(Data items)

------------------------------------------------------------

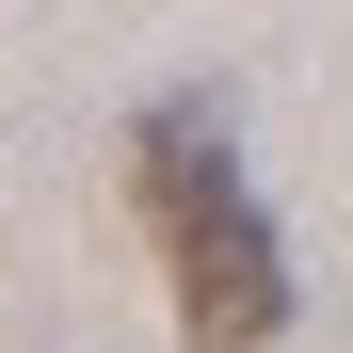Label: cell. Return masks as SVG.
I'll list each match as a JSON object with an SVG mask.
<instances>
[{
	"mask_svg": "<svg viewBox=\"0 0 353 353\" xmlns=\"http://www.w3.org/2000/svg\"><path fill=\"white\" fill-rule=\"evenodd\" d=\"M129 209H145V241H161V273H176V337H193V353H273V321H289V241H273V209L241 193L209 97H161L145 129H129Z\"/></svg>",
	"mask_w": 353,
	"mask_h": 353,
	"instance_id": "6da1fadb",
	"label": "cell"
}]
</instances>
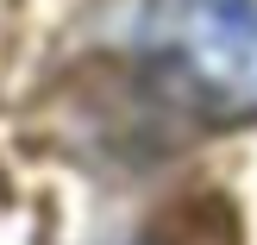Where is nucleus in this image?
I'll use <instances>...</instances> for the list:
<instances>
[{"label":"nucleus","mask_w":257,"mask_h":245,"mask_svg":"<svg viewBox=\"0 0 257 245\" xmlns=\"http://www.w3.org/2000/svg\"><path fill=\"white\" fill-rule=\"evenodd\" d=\"M138 50L201 120L257 113V0H151Z\"/></svg>","instance_id":"obj_1"}]
</instances>
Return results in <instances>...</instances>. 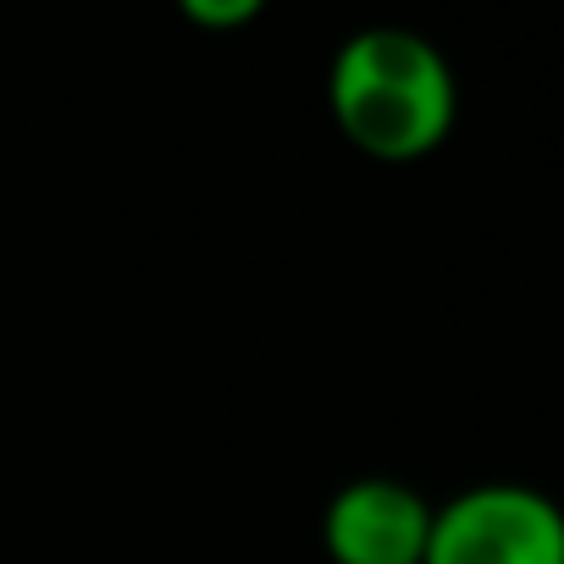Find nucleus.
Listing matches in <instances>:
<instances>
[{
    "label": "nucleus",
    "mask_w": 564,
    "mask_h": 564,
    "mask_svg": "<svg viewBox=\"0 0 564 564\" xmlns=\"http://www.w3.org/2000/svg\"><path fill=\"white\" fill-rule=\"evenodd\" d=\"M426 564H564V509L525 481H481L432 509Z\"/></svg>",
    "instance_id": "nucleus-2"
},
{
    "label": "nucleus",
    "mask_w": 564,
    "mask_h": 564,
    "mask_svg": "<svg viewBox=\"0 0 564 564\" xmlns=\"http://www.w3.org/2000/svg\"><path fill=\"white\" fill-rule=\"evenodd\" d=\"M327 111L338 133L371 161L432 155L459 117L448 56L415 29H360L327 67Z\"/></svg>",
    "instance_id": "nucleus-1"
},
{
    "label": "nucleus",
    "mask_w": 564,
    "mask_h": 564,
    "mask_svg": "<svg viewBox=\"0 0 564 564\" xmlns=\"http://www.w3.org/2000/svg\"><path fill=\"white\" fill-rule=\"evenodd\" d=\"M183 18L199 29H243L260 18V0H183Z\"/></svg>",
    "instance_id": "nucleus-4"
},
{
    "label": "nucleus",
    "mask_w": 564,
    "mask_h": 564,
    "mask_svg": "<svg viewBox=\"0 0 564 564\" xmlns=\"http://www.w3.org/2000/svg\"><path fill=\"white\" fill-rule=\"evenodd\" d=\"M432 509L399 476L344 481L322 514V542L333 564H426Z\"/></svg>",
    "instance_id": "nucleus-3"
}]
</instances>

------------------------------------------------------------

EXERCISE TASK: Find each line in the rows above that contains the string "fill", and copy every such line in full.

EXERCISE RESPONSE:
	"mask_svg": "<svg viewBox=\"0 0 353 353\" xmlns=\"http://www.w3.org/2000/svg\"><path fill=\"white\" fill-rule=\"evenodd\" d=\"M129 209H145V241H161V273H176V337H193V353H273V321H289V241H273V209L241 193L209 97H161L145 129H129Z\"/></svg>",
[{"label":"nucleus","mask_w":257,"mask_h":245,"mask_svg":"<svg viewBox=\"0 0 257 245\" xmlns=\"http://www.w3.org/2000/svg\"><path fill=\"white\" fill-rule=\"evenodd\" d=\"M138 50L201 120L257 113V0H151Z\"/></svg>","instance_id":"obj_1"}]
    "mask_svg": "<svg viewBox=\"0 0 564 564\" xmlns=\"http://www.w3.org/2000/svg\"><path fill=\"white\" fill-rule=\"evenodd\" d=\"M426 564H564V509L525 481H481L432 509Z\"/></svg>",
    "mask_svg": "<svg viewBox=\"0 0 564 564\" xmlns=\"http://www.w3.org/2000/svg\"><path fill=\"white\" fill-rule=\"evenodd\" d=\"M327 111L338 133L371 161L432 155L459 117L448 56L415 29H360L327 67Z\"/></svg>",
    "mask_svg": "<svg viewBox=\"0 0 564 564\" xmlns=\"http://www.w3.org/2000/svg\"><path fill=\"white\" fill-rule=\"evenodd\" d=\"M183 18L199 29H243L260 18V0H183Z\"/></svg>",
    "mask_svg": "<svg viewBox=\"0 0 564 564\" xmlns=\"http://www.w3.org/2000/svg\"><path fill=\"white\" fill-rule=\"evenodd\" d=\"M432 509L399 476L344 481L322 514V542L333 564H426Z\"/></svg>",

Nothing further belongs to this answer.